*TASK INPUTS*:
+---+

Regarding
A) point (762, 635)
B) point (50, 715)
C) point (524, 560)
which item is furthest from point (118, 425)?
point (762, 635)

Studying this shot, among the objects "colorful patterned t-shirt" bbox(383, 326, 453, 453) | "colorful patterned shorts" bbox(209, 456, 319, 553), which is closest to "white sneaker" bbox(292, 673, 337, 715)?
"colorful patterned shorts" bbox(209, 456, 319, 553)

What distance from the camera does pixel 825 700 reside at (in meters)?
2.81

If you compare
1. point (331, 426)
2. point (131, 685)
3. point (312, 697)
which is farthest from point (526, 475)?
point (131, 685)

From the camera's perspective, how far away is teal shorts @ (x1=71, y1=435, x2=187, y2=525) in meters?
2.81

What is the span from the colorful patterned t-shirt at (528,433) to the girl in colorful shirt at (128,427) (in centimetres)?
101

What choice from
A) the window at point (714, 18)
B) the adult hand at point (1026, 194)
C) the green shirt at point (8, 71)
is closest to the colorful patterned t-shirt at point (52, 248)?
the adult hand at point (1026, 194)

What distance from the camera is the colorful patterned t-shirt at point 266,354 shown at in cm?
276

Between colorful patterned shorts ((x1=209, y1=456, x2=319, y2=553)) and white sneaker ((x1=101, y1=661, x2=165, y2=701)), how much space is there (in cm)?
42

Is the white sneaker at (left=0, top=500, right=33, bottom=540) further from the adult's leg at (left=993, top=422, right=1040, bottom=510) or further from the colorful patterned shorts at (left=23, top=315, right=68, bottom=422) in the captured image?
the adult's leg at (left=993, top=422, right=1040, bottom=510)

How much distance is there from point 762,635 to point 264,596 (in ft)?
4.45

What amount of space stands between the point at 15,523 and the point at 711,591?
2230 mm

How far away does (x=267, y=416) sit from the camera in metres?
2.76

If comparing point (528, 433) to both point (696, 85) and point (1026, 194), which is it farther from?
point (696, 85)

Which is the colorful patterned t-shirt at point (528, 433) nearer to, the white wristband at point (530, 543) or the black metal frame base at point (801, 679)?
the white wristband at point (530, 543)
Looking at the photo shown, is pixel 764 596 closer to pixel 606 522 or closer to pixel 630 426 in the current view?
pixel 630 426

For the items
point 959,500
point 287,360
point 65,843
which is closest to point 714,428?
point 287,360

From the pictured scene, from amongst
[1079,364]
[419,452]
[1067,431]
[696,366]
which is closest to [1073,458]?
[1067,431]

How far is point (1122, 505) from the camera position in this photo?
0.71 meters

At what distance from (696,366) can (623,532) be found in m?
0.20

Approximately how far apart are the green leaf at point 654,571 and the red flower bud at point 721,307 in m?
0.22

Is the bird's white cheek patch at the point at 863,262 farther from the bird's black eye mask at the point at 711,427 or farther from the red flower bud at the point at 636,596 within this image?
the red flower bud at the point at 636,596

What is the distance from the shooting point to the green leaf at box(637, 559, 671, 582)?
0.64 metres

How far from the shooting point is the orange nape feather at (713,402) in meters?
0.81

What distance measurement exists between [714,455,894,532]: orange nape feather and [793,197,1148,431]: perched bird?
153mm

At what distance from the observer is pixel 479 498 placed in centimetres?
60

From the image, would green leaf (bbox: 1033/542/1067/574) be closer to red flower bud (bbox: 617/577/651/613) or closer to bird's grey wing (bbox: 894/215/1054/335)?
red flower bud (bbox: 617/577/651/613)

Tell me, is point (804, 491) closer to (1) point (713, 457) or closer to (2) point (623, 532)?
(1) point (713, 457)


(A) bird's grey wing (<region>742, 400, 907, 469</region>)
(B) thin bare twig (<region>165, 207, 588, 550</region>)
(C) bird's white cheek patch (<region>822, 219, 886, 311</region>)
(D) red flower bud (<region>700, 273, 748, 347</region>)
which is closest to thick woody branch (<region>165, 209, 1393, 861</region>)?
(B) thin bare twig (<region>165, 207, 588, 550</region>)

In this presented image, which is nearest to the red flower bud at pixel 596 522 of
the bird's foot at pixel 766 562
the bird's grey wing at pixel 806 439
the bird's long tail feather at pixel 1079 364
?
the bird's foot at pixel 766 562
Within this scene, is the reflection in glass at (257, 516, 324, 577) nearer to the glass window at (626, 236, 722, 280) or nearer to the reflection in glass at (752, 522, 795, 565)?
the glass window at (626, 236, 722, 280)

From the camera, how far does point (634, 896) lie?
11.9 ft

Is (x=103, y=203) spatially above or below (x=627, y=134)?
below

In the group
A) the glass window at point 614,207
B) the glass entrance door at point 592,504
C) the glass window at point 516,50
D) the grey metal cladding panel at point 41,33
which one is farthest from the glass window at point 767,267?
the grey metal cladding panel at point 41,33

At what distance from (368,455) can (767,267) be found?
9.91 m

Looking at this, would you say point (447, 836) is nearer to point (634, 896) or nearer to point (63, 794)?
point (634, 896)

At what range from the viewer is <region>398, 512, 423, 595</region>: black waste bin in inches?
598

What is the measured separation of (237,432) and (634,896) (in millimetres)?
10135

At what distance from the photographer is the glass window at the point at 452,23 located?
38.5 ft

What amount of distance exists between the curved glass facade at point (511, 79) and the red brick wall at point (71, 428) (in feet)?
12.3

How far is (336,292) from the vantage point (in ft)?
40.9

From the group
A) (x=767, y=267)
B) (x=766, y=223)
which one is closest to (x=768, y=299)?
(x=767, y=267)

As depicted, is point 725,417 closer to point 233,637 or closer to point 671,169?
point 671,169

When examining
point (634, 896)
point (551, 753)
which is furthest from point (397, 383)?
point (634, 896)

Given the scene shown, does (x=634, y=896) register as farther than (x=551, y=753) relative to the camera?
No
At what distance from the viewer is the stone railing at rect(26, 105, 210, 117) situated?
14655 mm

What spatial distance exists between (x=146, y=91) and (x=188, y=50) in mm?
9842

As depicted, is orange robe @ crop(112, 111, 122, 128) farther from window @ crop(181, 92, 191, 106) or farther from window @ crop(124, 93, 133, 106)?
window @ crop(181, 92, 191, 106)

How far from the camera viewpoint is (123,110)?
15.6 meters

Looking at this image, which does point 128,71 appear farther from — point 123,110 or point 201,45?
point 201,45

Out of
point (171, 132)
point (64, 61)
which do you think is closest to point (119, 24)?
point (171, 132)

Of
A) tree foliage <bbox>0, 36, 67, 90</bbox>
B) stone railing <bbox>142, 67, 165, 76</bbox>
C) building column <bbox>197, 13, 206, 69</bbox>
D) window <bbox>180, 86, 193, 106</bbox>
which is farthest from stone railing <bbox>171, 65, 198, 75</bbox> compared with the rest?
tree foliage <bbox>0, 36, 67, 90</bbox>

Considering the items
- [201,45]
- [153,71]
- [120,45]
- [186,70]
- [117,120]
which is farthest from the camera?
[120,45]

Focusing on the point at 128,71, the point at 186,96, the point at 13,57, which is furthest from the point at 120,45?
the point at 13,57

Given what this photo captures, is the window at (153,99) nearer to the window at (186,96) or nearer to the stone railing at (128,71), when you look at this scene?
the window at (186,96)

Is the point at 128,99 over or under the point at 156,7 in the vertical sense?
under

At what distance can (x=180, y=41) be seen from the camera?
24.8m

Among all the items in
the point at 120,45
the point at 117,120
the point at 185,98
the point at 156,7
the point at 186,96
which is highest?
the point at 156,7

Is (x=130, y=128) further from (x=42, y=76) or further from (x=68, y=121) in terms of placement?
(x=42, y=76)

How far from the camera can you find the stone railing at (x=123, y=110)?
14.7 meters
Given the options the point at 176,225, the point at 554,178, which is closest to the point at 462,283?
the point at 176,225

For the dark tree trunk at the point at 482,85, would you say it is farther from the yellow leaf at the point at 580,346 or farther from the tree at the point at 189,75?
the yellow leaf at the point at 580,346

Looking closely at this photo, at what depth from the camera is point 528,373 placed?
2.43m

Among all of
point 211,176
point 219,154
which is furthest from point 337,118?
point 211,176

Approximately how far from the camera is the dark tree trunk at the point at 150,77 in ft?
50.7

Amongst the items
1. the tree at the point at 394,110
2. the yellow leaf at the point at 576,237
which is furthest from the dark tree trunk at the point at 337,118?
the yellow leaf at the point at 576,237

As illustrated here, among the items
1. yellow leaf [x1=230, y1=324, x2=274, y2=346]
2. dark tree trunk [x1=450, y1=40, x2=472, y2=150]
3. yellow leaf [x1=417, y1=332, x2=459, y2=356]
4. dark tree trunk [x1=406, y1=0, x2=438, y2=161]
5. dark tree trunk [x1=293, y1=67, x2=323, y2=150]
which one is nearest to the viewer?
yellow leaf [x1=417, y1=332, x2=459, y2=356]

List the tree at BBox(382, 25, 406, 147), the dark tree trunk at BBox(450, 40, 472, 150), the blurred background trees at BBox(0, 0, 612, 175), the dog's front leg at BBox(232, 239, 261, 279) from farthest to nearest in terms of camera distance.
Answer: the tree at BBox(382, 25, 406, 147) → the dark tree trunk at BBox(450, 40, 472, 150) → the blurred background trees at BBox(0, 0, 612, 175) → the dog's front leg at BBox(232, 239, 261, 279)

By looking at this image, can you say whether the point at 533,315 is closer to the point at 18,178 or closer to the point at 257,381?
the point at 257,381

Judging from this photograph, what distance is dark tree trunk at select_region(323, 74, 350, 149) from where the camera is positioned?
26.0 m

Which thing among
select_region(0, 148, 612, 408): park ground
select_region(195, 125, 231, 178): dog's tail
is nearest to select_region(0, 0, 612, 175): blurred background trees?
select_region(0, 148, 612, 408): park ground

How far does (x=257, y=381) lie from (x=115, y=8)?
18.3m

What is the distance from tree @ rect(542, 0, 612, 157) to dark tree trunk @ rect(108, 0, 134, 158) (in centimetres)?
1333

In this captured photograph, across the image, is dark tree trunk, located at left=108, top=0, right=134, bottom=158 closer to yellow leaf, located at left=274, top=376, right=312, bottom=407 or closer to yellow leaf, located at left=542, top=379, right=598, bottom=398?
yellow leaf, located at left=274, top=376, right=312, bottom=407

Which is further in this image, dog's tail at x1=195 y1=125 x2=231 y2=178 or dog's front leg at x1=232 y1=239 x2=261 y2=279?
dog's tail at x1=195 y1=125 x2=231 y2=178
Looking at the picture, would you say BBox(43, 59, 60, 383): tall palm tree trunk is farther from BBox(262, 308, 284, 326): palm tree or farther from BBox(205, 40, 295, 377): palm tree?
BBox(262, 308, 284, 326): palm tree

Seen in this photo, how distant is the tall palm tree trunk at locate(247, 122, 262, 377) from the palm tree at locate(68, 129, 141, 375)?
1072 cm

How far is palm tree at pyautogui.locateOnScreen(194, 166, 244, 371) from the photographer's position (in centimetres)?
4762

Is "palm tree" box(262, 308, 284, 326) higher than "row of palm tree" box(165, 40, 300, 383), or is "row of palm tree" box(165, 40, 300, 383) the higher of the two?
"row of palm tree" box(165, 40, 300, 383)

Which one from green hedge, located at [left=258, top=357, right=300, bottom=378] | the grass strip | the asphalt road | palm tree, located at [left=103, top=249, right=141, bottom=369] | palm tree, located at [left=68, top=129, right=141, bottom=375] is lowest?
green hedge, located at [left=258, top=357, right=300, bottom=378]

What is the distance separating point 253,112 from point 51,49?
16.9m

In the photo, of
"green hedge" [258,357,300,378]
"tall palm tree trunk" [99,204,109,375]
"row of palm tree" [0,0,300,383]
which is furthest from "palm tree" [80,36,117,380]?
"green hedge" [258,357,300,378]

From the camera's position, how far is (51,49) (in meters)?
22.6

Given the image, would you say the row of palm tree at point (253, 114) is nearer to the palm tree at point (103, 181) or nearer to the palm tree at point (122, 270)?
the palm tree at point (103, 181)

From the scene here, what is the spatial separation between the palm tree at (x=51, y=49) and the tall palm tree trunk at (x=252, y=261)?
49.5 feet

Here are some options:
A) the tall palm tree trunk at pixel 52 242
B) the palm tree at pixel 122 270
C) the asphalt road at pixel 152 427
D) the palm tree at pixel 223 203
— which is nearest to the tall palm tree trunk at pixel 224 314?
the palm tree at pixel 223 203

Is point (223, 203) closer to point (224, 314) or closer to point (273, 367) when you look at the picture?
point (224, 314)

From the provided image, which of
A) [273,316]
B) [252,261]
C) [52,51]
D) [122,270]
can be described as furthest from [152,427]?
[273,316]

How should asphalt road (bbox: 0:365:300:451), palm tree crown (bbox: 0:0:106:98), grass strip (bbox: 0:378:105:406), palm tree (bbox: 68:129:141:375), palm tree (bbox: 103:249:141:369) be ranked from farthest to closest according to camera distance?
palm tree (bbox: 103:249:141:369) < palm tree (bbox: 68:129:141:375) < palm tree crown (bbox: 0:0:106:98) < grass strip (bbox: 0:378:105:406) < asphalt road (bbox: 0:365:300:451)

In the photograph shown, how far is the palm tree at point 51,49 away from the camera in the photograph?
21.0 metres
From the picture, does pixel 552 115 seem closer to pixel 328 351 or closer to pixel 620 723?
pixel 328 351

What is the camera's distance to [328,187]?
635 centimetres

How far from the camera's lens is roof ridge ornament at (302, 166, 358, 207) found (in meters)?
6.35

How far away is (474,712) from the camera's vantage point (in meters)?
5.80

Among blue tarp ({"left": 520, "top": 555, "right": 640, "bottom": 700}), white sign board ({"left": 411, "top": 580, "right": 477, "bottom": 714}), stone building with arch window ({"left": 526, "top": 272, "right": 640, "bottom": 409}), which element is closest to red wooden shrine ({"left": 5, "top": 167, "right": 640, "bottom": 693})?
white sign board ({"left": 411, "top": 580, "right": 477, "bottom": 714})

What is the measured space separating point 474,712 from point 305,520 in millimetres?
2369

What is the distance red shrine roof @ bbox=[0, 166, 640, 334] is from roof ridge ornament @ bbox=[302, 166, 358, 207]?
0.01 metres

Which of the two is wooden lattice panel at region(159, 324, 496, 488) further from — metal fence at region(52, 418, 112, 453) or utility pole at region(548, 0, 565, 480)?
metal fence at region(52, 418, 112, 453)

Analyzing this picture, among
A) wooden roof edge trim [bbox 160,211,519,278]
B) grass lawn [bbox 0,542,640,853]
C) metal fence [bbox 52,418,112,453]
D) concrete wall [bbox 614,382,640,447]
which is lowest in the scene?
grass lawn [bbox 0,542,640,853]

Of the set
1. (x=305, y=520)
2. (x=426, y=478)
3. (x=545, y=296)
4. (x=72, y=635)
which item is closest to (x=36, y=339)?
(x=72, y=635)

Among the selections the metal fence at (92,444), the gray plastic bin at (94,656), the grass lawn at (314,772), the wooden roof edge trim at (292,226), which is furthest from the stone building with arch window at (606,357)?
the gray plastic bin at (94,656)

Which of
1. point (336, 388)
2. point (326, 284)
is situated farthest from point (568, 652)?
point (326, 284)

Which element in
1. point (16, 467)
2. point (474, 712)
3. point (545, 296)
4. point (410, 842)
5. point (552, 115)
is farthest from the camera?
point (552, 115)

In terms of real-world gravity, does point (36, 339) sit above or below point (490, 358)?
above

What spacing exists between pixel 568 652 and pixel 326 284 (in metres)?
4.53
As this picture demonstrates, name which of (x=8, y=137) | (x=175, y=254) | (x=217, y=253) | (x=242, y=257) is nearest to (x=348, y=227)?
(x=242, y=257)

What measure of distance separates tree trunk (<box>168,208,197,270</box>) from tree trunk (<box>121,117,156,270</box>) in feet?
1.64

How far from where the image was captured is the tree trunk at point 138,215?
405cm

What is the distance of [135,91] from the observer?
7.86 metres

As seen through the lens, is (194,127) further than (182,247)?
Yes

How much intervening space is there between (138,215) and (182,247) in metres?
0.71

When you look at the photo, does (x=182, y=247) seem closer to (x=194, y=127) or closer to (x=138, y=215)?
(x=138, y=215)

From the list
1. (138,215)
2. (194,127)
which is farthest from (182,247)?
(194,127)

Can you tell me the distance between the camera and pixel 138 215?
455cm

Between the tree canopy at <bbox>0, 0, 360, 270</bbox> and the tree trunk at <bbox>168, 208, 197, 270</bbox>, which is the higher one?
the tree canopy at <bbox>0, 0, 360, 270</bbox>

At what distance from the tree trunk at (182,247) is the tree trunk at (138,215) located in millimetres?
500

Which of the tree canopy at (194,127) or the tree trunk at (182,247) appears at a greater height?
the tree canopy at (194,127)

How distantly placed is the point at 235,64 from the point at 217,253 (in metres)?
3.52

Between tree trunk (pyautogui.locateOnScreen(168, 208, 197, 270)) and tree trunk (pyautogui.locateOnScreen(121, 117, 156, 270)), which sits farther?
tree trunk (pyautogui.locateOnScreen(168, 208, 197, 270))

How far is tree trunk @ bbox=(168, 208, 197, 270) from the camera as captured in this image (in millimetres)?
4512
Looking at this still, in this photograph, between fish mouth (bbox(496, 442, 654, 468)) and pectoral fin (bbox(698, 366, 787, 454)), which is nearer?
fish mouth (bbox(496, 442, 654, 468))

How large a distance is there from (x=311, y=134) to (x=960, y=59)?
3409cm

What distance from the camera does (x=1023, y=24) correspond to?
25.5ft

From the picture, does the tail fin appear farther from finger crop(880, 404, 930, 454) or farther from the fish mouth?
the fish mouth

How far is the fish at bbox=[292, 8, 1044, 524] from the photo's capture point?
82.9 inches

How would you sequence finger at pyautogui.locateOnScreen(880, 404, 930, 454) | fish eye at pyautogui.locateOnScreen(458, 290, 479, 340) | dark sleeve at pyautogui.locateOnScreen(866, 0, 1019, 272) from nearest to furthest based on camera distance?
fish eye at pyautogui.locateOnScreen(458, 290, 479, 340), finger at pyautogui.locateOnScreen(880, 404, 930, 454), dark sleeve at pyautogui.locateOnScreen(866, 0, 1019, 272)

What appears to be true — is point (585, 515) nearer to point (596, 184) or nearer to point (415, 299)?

+---+

*REQUIREMENT*: Can you reproduce the material from the line that contains "How far is tree" through the end, swapping "camera" for "lens" and leaving everything else unchanged?

*FINISHED TASK*:
How far is tree trunk @ bbox=(168, 208, 197, 270) from the lens as captured in this image (in millimetres)?
4512
Looking at this still, in this photograph, between fish mouth (bbox(496, 442, 654, 468)) and pectoral fin (bbox(698, 366, 787, 454)), which is nearer?
fish mouth (bbox(496, 442, 654, 468))

How large a distance is there from (x=311, y=134) to (x=960, y=59)?
3409cm

What distance from the lens does (x=1023, y=24) correspond to?
25.5ft

From the picture, does the tail fin appear farther from finger crop(880, 404, 930, 454) or farther from the fish mouth?
the fish mouth

How far is the fish at bbox=[292, 8, 1044, 524] from the photo's capture point?
82.9 inches

How would you sequence finger at pyautogui.locateOnScreen(880, 404, 930, 454) | fish eye at pyautogui.locateOnScreen(458, 290, 479, 340) | dark sleeve at pyautogui.locateOnScreen(866, 0, 1019, 272) from nearest to furthest based on lens distance?
fish eye at pyautogui.locateOnScreen(458, 290, 479, 340), finger at pyautogui.locateOnScreen(880, 404, 930, 454), dark sleeve at pyautogui.locateOnScreen(866, 0, 1019, 272)

What appears to be true — is point (585, 515) nearer to point (596, 184) or nearer to point (415, 299)?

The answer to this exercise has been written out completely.